Gazeteci ve yazar L. Doğan Tılıç ile Türkiye’de gazeteciliğin bugünkü durumunu ve basının dijital dönüşüm süreçlerini konuştuk. Tılıç, gazeteciliğin doğruyu söyleme mesleği olduğunu ve gazetecinin iyi bir hikaye anlatıcısı olması gerektiğini söylüyor.
  • Sedat Peker’in iddiaları ile ortaya çıkan ve gazetecilerin içinde olduğu İlişkileri nasıl değerlendiriyorsunuz?

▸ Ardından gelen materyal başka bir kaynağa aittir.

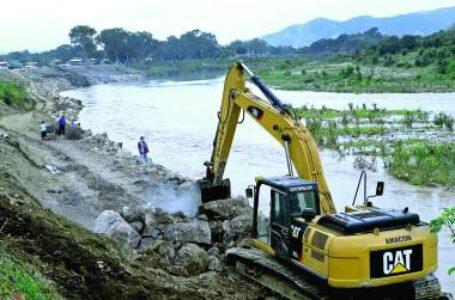 En los próximos días culmina reconstrucción de los bordos en el Valle de Sula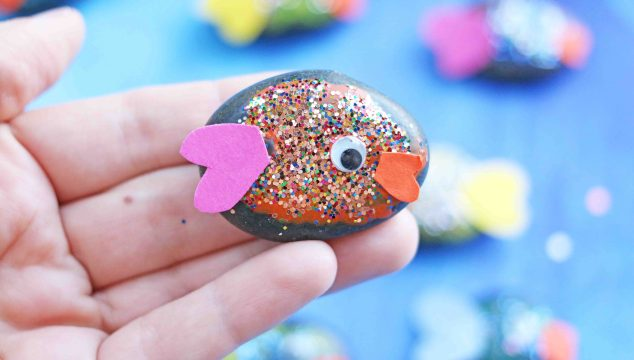 Pet Fish Rocks - Kid Craft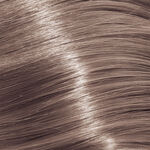 American Pride I-TIP Human Hair Extensions 18 Inch - 8 Coffee Brown
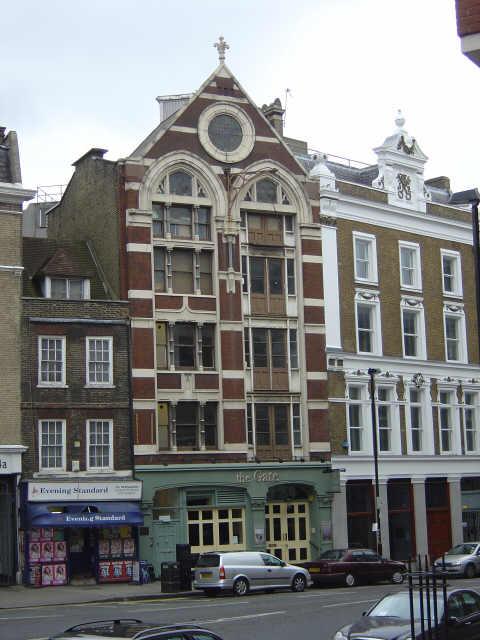 Building on St John Street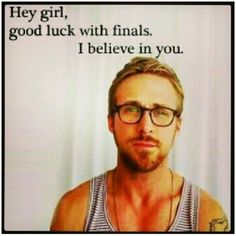 Motivation to study for finals ♥ thank you ryan :)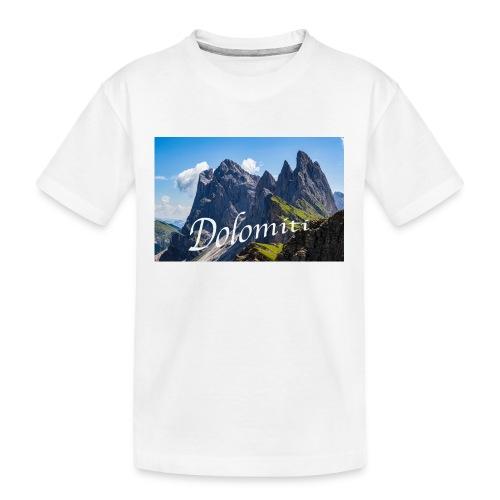Dolomiti - Teenager Premium Bio T-Shirt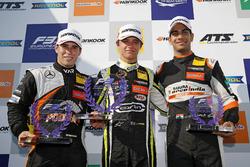 Rookie Podium: Winner Lando Norris, Carlin Dallara F317 - Volkswagen, second place Joey Mawson, Van Amersfoort Racing, Dallara F317 - Mercedes-Benz, third place Jehan Daruvala, Carlin, Dallara F317 - Volkswagen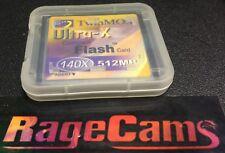 512MB TwinMos CF Card Compact Flash CompactFlash 512MO 140x For RCA LYRA x2400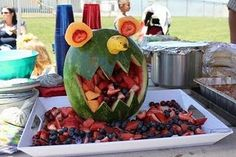 Monster Watermelon - Monster Party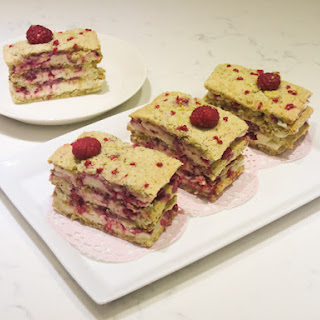 Nut Raspberry Layer Cake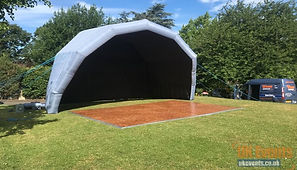 Inflatable Stage Roof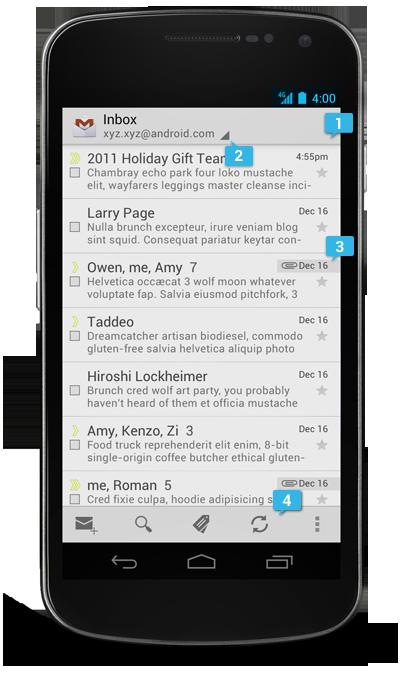 ui_overview_app_ui.png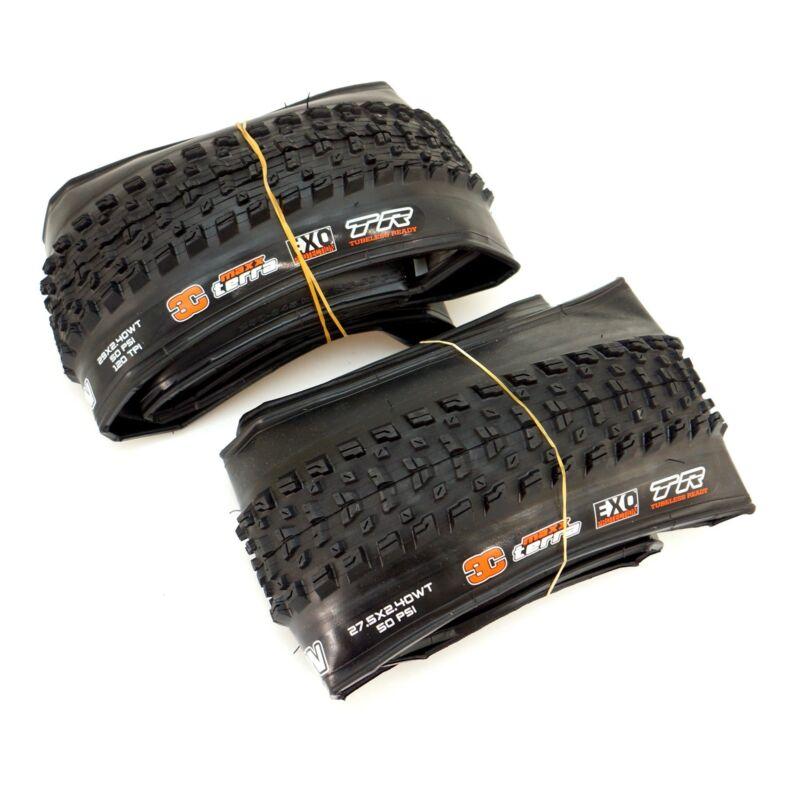 Maxxis Rekon TR 29 / 27.5 x 2.4 MTB Mountain Bike Tire Tubeless Ready TLR Black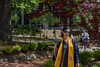 The Sassy Grad (Maggggie) Tags: uga family daughter pose sassy georgia universityofgeorgia black red gold girl woman graduation
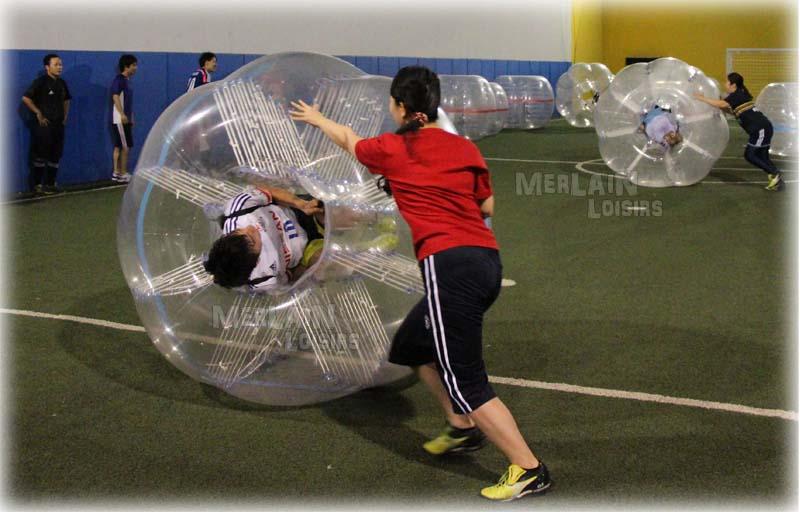 activité bumper ball relais bubble relais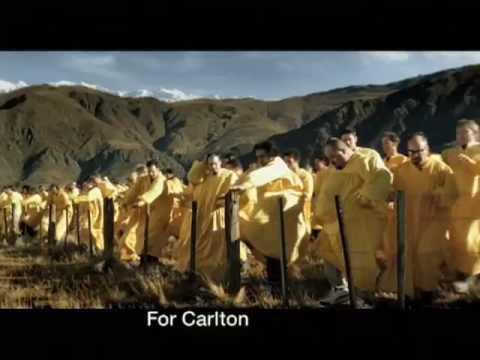 7: Carlton & United Breweries : Big Ad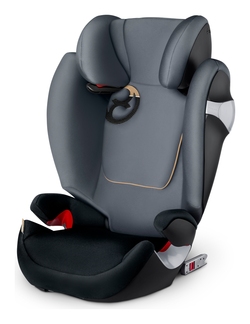 Cybex Solution M-Fix Graphite Black - dark grey, Isofix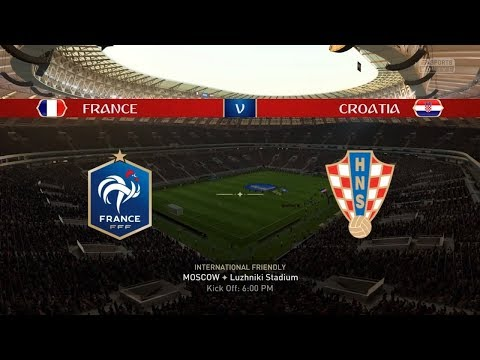 France Vs Croatia | 2018 FIFA World Cup Final | Prediction (Simulation Match 1) | FIFA 18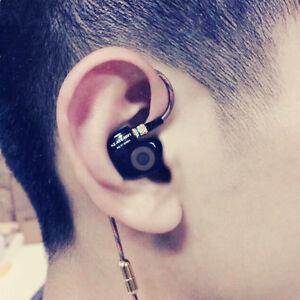 3-5mm-KZ-ATE-auriculares-HIFI-bajo-estereo-auricular-microfono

Sedat Peker’in iddiaları ya da videoları ile ortaya çıkanlar çok da bilinmeyen şeyler değildi. İktidarın nasıl kirlendiğine, siyasetin nasıl mafyöz bir hal aldığına dair duyumlar, kuramsal olarak bilinenler ve kestirimler hep vardı. Yıllar önce Susurluk’la bunlar su yüzüne de çıkmıştı. Sedat Peker’le olan bütün bu kirli ilişkilerin bizzat o ilişkiler içinde olan biri tarafından anlatılması. Bu haliyle etkileyici oluyor. Ne yazık ki, iddiaları ciddiye alması ve soruşturması gerekenler sağır sultanı oynuyor. Hep olduğu gibi konuşulur, konuşulur unutulur havasındalar. "GAZETECİLİK ADI ALTINDA BU KİRLİ İLİŞKİLER İÇİNE GİRMİŞ İNSANLAR VAR" Gazetecilik açısından iki sorun var. Birincisi bu iddiaları ciddiye alıp araştırması gereken gazetecilikte, bazı istisnalar hariç, böyle bir çaba yok. İkincisi, gazetecilik adı altında bu kirli ilişkiler içine girmiş insanlar var. Onları ve yaptıklarını asla gazetecilik saymamak gerekir diye düşünüyorum ama maalesef sayıları hiç de az değil.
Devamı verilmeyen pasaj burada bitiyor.